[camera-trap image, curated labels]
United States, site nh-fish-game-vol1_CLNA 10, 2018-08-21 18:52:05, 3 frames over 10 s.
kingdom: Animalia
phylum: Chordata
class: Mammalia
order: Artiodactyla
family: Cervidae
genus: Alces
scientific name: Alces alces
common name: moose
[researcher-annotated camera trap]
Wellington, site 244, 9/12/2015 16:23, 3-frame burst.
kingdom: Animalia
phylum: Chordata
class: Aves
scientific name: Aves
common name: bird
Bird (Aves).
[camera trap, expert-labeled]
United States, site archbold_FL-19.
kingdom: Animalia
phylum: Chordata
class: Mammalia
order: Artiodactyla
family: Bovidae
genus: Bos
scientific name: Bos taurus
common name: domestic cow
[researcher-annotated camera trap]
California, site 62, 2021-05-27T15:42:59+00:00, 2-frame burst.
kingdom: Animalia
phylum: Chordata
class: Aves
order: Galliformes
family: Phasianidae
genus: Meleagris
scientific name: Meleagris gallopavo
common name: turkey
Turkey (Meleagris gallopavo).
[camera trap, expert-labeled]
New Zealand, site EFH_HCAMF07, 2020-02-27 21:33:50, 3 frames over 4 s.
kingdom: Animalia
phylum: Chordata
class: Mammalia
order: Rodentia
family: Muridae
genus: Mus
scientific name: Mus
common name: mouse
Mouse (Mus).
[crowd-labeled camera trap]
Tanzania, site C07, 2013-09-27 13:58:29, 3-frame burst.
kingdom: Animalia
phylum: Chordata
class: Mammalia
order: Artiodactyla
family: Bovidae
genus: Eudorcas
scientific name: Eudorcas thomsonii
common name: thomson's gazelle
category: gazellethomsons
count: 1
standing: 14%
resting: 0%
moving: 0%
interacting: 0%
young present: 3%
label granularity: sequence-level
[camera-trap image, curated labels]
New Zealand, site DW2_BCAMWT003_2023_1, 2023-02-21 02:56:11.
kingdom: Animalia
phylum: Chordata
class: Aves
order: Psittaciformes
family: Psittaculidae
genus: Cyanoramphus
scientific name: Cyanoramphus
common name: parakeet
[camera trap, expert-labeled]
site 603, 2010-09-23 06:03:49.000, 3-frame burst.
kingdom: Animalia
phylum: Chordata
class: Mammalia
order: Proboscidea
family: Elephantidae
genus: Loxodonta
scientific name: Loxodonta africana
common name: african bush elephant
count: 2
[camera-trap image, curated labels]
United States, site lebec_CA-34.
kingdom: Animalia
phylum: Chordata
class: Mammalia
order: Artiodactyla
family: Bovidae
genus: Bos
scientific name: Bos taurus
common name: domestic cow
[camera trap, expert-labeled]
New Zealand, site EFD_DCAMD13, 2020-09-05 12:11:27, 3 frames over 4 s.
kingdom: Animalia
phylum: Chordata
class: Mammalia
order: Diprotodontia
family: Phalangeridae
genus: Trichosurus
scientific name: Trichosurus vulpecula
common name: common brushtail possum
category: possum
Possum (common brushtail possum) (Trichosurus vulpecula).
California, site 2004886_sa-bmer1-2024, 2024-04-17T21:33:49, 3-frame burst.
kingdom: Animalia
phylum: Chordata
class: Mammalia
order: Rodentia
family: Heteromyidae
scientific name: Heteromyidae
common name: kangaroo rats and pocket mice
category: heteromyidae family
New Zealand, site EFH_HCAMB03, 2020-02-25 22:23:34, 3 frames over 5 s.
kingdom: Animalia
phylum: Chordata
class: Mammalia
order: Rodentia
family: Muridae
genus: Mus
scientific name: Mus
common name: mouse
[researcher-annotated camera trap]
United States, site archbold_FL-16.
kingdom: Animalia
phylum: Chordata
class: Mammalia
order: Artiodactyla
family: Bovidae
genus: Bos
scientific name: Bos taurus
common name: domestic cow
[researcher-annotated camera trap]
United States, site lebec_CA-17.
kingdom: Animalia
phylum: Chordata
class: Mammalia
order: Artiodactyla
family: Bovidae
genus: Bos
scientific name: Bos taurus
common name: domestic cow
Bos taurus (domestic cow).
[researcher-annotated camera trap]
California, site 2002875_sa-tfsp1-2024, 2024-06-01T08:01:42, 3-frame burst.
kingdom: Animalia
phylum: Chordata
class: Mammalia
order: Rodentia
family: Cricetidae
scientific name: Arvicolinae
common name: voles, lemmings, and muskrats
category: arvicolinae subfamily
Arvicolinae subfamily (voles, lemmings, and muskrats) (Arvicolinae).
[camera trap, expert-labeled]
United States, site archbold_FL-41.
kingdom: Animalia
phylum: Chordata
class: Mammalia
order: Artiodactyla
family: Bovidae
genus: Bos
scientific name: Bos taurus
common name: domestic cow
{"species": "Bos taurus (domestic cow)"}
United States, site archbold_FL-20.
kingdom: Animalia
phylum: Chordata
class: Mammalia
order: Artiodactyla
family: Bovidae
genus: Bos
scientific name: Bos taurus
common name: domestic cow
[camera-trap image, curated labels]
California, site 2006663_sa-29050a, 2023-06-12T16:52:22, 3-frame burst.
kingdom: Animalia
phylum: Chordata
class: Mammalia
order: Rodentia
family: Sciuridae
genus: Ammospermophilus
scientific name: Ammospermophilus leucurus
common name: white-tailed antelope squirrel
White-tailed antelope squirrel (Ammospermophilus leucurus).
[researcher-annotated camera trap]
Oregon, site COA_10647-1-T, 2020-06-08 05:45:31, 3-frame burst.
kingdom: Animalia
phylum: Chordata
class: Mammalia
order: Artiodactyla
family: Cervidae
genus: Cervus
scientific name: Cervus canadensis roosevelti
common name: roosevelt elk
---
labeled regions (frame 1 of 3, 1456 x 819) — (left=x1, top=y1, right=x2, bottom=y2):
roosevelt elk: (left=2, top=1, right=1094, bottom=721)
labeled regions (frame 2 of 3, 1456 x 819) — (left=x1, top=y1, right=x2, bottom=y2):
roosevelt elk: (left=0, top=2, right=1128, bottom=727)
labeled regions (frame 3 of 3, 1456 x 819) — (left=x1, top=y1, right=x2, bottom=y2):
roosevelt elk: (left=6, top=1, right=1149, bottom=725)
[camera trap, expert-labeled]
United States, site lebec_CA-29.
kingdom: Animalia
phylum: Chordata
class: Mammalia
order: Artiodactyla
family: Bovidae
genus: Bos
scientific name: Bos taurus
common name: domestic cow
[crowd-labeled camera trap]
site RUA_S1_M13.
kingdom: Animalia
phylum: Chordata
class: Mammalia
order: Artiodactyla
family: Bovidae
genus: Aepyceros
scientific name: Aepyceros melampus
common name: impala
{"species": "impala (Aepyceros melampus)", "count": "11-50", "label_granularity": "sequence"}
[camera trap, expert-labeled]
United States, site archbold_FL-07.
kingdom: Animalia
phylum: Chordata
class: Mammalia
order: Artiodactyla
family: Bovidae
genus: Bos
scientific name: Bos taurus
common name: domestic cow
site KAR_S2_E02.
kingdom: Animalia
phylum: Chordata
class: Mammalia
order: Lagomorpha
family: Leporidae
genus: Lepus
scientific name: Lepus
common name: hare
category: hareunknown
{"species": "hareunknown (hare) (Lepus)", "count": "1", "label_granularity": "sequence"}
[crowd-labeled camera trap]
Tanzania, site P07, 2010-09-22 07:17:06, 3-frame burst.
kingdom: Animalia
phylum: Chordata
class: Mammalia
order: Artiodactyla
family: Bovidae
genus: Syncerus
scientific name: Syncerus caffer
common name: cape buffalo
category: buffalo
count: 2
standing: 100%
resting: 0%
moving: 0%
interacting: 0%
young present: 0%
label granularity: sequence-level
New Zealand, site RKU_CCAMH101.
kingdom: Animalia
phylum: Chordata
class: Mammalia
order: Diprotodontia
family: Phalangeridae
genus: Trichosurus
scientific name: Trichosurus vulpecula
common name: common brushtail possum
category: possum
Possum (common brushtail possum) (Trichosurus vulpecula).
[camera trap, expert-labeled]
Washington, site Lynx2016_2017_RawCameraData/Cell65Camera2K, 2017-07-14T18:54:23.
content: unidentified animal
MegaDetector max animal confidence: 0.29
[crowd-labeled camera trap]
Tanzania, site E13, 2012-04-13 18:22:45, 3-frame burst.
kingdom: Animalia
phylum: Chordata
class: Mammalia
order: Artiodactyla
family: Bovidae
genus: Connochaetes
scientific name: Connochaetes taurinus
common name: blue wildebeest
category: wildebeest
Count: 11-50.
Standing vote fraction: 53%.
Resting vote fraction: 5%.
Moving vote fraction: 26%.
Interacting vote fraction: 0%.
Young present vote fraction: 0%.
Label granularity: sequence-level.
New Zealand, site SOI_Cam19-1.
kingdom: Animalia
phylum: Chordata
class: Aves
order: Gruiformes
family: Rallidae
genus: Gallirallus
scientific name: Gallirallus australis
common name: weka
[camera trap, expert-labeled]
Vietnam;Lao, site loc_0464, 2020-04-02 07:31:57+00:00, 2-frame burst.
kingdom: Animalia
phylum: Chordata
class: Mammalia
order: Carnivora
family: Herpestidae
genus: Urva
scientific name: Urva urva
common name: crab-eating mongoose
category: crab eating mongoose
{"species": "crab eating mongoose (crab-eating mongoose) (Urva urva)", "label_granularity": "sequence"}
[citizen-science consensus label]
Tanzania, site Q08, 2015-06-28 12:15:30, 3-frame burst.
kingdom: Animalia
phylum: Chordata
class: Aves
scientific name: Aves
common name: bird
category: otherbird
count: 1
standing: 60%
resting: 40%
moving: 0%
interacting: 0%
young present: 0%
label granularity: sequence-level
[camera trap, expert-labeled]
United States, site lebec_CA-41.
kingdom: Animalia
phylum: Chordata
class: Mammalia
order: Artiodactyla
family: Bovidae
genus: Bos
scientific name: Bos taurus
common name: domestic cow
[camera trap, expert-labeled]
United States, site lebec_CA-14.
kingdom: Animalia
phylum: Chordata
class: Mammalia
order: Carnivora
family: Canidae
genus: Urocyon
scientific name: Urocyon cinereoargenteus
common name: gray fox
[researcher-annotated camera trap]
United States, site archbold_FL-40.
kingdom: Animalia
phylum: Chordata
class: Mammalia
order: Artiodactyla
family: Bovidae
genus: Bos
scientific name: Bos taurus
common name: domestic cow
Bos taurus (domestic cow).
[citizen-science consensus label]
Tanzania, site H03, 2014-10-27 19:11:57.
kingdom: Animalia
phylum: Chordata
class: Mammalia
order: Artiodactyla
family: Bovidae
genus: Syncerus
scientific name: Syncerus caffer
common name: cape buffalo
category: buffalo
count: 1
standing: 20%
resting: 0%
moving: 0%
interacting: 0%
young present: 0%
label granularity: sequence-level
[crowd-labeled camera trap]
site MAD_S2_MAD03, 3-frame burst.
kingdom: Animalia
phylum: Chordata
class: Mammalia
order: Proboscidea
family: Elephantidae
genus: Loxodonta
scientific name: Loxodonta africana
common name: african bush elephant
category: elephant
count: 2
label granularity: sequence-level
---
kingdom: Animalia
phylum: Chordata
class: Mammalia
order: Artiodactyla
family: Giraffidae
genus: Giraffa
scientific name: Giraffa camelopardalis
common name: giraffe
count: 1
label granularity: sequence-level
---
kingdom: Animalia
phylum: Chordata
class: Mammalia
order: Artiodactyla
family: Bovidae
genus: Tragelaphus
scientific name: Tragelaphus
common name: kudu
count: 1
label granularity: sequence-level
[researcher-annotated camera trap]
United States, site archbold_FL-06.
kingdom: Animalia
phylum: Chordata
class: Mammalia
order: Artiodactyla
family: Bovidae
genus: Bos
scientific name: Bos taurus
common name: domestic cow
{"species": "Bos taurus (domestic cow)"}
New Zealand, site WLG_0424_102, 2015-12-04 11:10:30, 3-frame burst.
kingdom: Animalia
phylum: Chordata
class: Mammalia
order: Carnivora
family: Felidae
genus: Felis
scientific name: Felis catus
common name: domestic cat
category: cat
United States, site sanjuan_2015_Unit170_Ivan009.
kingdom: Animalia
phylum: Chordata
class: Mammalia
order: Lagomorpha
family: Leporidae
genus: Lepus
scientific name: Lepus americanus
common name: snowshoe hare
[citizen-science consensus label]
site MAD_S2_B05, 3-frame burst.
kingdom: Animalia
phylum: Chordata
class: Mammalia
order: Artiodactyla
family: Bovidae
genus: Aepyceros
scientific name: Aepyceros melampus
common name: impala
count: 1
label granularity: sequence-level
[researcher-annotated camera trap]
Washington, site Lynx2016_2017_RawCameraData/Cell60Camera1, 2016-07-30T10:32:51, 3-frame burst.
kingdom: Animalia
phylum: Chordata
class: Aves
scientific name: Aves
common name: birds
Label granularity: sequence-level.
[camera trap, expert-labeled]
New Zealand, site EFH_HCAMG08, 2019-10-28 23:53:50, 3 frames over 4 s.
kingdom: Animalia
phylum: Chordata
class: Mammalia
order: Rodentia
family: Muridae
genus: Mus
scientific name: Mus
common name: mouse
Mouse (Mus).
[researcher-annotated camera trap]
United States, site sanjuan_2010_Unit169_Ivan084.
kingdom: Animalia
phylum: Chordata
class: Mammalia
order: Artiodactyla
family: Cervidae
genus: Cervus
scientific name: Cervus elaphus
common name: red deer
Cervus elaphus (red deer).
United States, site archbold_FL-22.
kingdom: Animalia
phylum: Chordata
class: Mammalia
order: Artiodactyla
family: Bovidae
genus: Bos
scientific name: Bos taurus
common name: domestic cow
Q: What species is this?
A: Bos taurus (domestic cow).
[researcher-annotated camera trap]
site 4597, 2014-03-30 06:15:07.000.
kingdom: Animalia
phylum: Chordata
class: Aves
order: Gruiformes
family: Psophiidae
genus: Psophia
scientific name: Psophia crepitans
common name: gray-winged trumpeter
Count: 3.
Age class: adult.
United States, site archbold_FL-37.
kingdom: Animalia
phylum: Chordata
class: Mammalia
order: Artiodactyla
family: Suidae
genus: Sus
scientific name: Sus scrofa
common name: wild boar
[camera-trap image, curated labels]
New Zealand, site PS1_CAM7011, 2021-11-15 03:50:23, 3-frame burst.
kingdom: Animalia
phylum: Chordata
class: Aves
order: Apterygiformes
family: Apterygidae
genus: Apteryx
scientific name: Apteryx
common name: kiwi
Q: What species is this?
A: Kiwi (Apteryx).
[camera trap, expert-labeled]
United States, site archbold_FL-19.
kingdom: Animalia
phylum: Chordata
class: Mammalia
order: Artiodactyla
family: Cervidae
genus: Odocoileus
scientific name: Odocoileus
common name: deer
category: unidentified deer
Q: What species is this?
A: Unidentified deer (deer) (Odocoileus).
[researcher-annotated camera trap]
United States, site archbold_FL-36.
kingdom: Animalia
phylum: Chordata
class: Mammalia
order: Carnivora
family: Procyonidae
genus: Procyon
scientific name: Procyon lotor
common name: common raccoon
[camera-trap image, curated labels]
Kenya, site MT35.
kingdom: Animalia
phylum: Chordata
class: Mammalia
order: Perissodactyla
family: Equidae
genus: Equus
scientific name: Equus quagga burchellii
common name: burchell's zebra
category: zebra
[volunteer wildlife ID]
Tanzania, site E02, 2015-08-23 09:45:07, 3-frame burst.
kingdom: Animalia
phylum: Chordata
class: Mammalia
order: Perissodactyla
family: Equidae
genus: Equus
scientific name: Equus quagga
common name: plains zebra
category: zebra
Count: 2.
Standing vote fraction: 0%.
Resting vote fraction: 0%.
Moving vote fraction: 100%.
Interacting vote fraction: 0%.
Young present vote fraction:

[Problem requirements]
Could you quote, exactly as they appear, the line containing "common name: plains zebra" and every line after it to the end of the records above?

[Solution to this problem]
common name: plains zebra
category: zebra
Count: 2.
Standing vote fraction: 0%.
Resting vote fraction: 0%.
Moving vote fraction: 100%.
Interacting vote fraction: 0%.
Young present vote fraction:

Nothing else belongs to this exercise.